僕が寝ているベッドの隣であたふたとしている女は、長い黒髪がきれいな若い女だった。
若いとはいっても僕よりは年上だろう。少し無邪気そうな顔をしているが、大人っぽい艶やかさも節々にあった。
「警察は……良くないかなぁ?」
なにが「良くないかなぁ?」だ。ちょっと美人だからってこんな狼藉が許されると思って――
「ね? お願いっ!」
「三分間猶予をやろう」
小首をかしげるしぐさがとてもかわいかった。
「……目的はなんですか。というか鍵掛かってましたよね」
「うん、本当に君は戸締りしっかりするよね」
「むしろ鍵かけない人のほうがおかしいです」
古びたアパートの一室。さして金目のものがあるわけではないが、近頃物騒だし、あえて鍵をかけない意味もない。

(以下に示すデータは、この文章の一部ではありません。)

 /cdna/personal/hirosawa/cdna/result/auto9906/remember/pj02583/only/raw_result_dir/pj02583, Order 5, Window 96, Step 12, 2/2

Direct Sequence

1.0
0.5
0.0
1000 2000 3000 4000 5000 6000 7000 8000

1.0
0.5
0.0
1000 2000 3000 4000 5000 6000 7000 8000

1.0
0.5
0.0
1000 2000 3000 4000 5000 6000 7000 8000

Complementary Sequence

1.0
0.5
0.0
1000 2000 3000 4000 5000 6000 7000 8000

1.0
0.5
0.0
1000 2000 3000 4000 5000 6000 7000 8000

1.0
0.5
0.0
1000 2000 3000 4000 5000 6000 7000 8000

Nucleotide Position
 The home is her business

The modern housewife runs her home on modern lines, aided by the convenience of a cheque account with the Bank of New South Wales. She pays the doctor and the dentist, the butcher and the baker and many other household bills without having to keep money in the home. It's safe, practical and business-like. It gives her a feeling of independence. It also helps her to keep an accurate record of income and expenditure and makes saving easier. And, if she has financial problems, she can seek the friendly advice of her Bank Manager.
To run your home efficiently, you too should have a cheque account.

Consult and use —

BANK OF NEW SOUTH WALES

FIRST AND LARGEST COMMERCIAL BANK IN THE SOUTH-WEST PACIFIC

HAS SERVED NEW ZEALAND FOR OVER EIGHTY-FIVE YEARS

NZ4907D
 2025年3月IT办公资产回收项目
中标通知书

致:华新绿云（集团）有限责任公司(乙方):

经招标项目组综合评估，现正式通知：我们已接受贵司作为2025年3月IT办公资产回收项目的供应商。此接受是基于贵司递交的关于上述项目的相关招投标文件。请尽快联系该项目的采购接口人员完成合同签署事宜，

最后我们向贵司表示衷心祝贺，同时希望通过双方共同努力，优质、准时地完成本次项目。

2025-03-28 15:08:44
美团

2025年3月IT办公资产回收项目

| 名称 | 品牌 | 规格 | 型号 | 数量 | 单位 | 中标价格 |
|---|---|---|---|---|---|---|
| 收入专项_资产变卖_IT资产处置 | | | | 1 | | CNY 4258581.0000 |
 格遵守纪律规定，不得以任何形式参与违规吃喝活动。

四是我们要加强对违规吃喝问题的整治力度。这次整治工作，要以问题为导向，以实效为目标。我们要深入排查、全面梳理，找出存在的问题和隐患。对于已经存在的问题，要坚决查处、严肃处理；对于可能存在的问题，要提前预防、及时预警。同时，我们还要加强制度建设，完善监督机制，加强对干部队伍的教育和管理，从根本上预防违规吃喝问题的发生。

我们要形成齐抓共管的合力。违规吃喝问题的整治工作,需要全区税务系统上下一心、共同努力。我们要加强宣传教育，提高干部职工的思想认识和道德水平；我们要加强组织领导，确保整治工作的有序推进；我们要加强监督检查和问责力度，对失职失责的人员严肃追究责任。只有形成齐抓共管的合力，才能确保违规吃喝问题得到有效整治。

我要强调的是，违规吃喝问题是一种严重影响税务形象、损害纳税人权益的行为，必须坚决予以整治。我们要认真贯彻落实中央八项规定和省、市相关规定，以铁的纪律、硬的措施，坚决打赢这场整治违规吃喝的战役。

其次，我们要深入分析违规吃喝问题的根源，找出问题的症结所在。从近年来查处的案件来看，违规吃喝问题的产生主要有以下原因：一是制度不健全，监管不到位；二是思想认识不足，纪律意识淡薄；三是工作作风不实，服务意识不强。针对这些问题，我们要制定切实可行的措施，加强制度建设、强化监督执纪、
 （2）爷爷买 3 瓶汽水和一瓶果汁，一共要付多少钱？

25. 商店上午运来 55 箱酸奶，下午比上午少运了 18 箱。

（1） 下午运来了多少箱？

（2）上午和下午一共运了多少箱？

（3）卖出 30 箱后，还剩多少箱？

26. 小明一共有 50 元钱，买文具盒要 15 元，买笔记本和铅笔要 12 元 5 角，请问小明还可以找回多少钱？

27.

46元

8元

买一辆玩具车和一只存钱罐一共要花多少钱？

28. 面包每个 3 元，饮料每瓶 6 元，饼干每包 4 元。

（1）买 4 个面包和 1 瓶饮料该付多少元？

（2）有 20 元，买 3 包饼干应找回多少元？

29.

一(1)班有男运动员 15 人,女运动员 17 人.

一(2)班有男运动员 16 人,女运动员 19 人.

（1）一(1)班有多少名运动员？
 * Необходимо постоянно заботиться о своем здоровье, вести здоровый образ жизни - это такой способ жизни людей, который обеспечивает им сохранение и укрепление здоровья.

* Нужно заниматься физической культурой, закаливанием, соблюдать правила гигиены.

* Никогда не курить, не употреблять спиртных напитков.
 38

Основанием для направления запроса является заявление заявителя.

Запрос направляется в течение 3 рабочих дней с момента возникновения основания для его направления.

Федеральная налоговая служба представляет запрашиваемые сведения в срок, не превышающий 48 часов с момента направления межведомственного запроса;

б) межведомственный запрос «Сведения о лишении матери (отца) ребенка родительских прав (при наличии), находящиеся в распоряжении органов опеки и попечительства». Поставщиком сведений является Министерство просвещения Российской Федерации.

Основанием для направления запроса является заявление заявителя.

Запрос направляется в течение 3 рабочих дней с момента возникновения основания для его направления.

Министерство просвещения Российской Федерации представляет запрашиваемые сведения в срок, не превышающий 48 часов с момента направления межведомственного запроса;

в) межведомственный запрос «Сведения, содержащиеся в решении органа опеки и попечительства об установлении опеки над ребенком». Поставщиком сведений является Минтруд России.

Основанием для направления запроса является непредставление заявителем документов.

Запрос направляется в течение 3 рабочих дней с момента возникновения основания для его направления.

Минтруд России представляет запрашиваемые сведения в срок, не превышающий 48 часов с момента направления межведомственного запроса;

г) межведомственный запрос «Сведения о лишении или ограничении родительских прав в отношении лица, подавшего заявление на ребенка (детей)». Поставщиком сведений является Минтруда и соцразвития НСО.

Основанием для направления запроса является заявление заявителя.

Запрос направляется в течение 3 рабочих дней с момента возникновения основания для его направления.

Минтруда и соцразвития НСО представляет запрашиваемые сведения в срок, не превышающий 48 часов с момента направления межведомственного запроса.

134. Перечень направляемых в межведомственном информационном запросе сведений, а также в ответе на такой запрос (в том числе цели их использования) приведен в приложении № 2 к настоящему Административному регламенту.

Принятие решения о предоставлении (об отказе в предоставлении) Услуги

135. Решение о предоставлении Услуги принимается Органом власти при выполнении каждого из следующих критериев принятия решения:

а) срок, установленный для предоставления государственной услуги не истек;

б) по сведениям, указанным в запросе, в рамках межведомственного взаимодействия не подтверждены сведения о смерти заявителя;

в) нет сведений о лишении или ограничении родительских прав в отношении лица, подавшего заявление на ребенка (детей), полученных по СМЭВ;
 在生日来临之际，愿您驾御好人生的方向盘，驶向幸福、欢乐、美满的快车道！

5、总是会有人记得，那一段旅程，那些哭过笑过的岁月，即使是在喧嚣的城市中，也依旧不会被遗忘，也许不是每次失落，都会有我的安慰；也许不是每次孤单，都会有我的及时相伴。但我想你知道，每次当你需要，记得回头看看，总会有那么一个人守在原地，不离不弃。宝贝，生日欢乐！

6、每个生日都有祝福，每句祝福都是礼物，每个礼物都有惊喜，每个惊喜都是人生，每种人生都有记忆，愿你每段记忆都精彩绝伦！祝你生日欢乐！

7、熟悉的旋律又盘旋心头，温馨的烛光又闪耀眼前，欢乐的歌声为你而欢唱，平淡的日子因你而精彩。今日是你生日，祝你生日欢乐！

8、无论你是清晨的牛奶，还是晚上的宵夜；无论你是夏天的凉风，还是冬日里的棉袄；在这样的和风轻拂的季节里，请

「目的かぁ。目的はあるにはあったんだけど、なんか君の顔を見たら満足しちゃったっていうか」
「じゃあ帰ってください。僕は二度寝したいので」
「ホントに君は寝るのが好きだねぇ」 はじめて会ったのに物知り顔で彼女が言う。
「ところで君、どんな女の人がタイプ? 見た目の好みとかでもいいよ?」
急になんだ。まさかそれが目的だったのか。さては新手のストーカーか。
「……特にないです」
ここで「あなたの容姿が好みです」なんて言ったらさらに粘着される。
「そもそも僕は誰かを好きになっていいような人間ではないので」
「うん? どういう意味?」
「僕はさして価値のない人間だから」
人に誇れるようなものを持っていない。
なにも与えられないし、たぶんなにも救えない。
どこまでも平凡な僕は、誰かを好きになるべきではない。
「そんなことはないと思うけどなぁ」
「あなたに僕のなにがわかるんですか」
「全部わからないけど、わかることもたくさんあるよ?」
「さっきからどういう――」
抗議しようとしたところで、ふいに彼女が僕の体を抱きしめた。